Note: I didn't say it'd have an impact on the situation, merely that there was a valid way to define one frame at relative rest.

It most certainly is not. As shown above it is a misuse of the term "at rest" which has a very specific meaning in special relativity.
synthsin75
I'm not doing this BS quibbling over your poor comprehension.
rpenner
QUOTE (aintnuthin+Aug 4 2011, 08:04 AM)
Thanks for your gracious reply, rpenner.  I'm afraid I'm still somewhat confused.  You say, for example:

"Jill can't be the one who measure's the greater distance because Jill's distance is always 0."

But isn't it generally true that the party who has 0 distance ends up having the greater distance (and greatest elapsed time)?
No. That's a wholly inadequate summary of special relativity. If you want a general statement about how the same space-time is measured by two different observers in two different motions you need to use the Lorentz transform. Here, we don't need a completely general statement because both events happen to Jill (i.e. both happen on Jill's world-line), and we can prove that the invariant interval is a quantity unchanged by the Lorentz transform. Since Δx' = 0 in Jill's coordinates, solving for Δt' is a snap with just knowledge of the invariant interval.

The "distance" of the 6 light-second-long "ruler" is not a distance measured by Jill, since Jill doesn't care where both ends of the rulers are at the same time (in Jill's frame). Jill only cares about the events of when the front and back of the ruler meet her. Thus this problem is about events and not rulers. That would be a question of where Jill measures Jack to be when the first bit of the ruler meets her -- a question you didn't ask.
QUOTE (aintnuthin+Aug 4 2011, 08:04 AM)
You then say:

"For Jill measuring, with Jill's Clocks and Jill's rulers, two different events that happen to Jill, Δx' = 0 and I = (cΔt')˛. Jill is always stationary to Jill."

But by the same token, Jack is always stationary to Jack, right?  If you construct the graph I proposed, wouldn't this still be true?
That would be a different pair of events to consider and has nothing to do with the setup you and your friend disagree on.
QUOTE (aintnuthin+Aug 4 2011, 08:04 AM)
You also say:

"For Jack, not stationary to Jill, the only constraint for measuring the two events is (Δx)˛ < (cΔt)˛..."

Here again, isn't it also true that jill is not stationary to Jack?
Yes, Jack and Jill are not stationary to each other. But the pair of events you describe happen both at Jill's position and not both at Jack's position. So the math is very simple for Jill. The laws of physics don't prefer Jill's situation to Jack's -- only the problem setup does.
QUOTE (aintnuthin+Aug 4 2011, 08:04 AM)
Your analysis makes sense, and is a valid way to look at it, but isn't it still just a conventional way to do an analysis? Couldn't we turn that around, and still reach the same result?  I mean wouldn't it be possible to just adopt different rules for determining "proper length" versus "proper time" and still get an invariant spacetime interval?

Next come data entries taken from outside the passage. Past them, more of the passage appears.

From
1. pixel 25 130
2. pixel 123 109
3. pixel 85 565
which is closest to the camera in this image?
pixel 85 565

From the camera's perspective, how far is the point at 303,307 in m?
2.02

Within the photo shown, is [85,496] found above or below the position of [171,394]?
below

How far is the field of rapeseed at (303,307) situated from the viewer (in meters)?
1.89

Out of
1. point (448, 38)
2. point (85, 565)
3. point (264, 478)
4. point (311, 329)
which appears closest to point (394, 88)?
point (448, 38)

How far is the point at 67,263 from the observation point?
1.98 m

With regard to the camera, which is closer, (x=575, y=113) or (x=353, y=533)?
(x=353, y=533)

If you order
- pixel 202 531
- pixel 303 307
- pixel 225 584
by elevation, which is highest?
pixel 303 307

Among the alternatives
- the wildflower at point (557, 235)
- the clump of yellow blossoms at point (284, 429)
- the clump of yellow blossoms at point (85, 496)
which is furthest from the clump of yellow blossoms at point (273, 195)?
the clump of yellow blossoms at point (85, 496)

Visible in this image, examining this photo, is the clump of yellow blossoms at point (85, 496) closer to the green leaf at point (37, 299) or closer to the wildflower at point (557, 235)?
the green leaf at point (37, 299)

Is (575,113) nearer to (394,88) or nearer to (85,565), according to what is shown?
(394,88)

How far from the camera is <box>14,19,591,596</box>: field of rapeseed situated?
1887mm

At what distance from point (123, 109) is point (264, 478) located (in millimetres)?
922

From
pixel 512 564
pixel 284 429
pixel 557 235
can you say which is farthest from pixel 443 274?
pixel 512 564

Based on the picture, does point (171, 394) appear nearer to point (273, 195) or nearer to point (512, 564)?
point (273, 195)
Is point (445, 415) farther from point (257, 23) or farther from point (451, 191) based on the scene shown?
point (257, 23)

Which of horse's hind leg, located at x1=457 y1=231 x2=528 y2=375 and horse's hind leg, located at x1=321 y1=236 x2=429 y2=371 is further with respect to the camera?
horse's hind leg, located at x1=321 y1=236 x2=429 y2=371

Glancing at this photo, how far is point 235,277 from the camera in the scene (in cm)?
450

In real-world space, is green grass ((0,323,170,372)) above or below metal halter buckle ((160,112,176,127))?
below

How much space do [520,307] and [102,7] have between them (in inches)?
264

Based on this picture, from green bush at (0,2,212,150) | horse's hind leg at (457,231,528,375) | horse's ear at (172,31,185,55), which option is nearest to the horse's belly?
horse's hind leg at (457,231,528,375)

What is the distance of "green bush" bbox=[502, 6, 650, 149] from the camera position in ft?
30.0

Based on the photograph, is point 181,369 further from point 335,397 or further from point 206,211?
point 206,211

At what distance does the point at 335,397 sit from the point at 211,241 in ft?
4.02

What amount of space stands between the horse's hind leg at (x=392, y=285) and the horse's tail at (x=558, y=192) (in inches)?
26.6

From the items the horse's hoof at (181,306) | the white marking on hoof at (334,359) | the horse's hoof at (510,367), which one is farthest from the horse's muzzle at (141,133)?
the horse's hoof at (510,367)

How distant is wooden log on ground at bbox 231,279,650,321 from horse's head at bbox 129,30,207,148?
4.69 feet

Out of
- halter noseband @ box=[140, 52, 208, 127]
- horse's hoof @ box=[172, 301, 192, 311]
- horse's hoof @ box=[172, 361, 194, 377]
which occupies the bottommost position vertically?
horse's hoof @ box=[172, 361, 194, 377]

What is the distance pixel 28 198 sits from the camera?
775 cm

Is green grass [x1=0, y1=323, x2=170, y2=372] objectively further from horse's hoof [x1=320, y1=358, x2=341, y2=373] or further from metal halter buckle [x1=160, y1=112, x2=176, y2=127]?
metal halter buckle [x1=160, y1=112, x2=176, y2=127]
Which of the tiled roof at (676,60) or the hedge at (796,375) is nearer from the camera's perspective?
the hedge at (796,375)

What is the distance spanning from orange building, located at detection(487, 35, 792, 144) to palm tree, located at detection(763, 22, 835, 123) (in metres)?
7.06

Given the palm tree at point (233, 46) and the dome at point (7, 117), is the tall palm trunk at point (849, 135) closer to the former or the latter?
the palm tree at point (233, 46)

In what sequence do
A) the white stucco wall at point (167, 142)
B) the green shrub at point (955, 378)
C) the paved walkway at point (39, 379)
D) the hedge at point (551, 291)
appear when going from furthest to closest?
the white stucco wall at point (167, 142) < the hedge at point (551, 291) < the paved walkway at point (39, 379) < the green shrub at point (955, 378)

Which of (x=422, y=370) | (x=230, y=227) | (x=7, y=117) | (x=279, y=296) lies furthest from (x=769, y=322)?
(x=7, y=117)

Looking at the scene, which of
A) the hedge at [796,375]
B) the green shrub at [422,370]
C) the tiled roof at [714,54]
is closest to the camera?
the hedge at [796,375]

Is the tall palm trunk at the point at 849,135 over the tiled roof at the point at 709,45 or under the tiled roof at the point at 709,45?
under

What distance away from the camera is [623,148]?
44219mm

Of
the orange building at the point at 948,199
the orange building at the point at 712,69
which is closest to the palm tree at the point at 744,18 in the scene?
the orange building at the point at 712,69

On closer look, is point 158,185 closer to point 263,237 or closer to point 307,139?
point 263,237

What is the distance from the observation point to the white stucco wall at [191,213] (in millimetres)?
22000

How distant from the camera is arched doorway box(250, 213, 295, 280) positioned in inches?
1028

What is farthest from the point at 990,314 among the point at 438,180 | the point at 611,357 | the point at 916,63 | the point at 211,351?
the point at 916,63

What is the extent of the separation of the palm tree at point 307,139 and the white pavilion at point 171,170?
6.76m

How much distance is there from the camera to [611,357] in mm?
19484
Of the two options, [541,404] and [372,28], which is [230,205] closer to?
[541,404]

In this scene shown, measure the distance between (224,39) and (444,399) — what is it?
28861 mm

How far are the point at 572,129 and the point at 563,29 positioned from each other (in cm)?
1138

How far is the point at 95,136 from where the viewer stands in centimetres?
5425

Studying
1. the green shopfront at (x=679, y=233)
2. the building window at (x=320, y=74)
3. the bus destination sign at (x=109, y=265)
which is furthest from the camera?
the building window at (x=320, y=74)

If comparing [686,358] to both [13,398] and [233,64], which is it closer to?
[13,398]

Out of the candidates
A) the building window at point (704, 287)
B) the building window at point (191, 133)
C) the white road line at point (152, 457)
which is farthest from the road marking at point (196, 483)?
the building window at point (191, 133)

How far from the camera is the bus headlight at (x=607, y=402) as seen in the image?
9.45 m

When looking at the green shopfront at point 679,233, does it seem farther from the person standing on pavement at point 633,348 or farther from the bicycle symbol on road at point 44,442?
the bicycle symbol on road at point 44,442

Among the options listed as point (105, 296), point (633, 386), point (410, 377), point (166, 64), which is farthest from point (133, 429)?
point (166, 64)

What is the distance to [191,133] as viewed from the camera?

For example, I have looked at an online exposition which indicates (as I read) that derivations from the lorentz transformations can be used to get either time dilation or time contraction between two parties, just depending on the way the measurment is made.  Unfortunately, the formatting is such that I can't cut and paste it here, and it's too much to re-type. Unfortunately, I am not, as a newcomer, allowed to post links.
There's a lot of junk on the Internet. I would not trust someone's personal website over a good textbook, approved by a scientifically minded publisher and adopted by school boards or universities with a vested interest in teaching good science in a useful manner.

QUOTE (aintnuthin+Aug 4 2011, 08:04 AM)
As I read it, you must therefore be careful with which formula you use, but it seems you could use either, and would do so according to how you thereafter defined the measurment process.  Another website I have looked at says: "the observer who measures the proper length will not measure the proper time, and vice versa"  (Again, can't link, sorry). This suggests to me that it could be somewhat arbitrary when it comes to deciding who measures the so-called "proper" time and length, but that you would then have to be careful how you chose one of each for each observer.
Just as switching frames only relabels the coordinates of events without actually changing the events, so "choosing which formula" cannot change reality. Either your understanding of that person's website is very confused or you have been hanging out at the website of a child-predator, promising candy and an easy road to enlightenment when all he has to give is darkness, despair, misery and pain.

QUOTE (aintnuthin+Aug 4 2011, 08:04 AM)
I don't mean this as a literal example, but, for example, say the following rules applied:

1.  The "proper" distance between two points is the distance measured by the party travels between those two points
Then all proper distances would be zero. Wholly wrong.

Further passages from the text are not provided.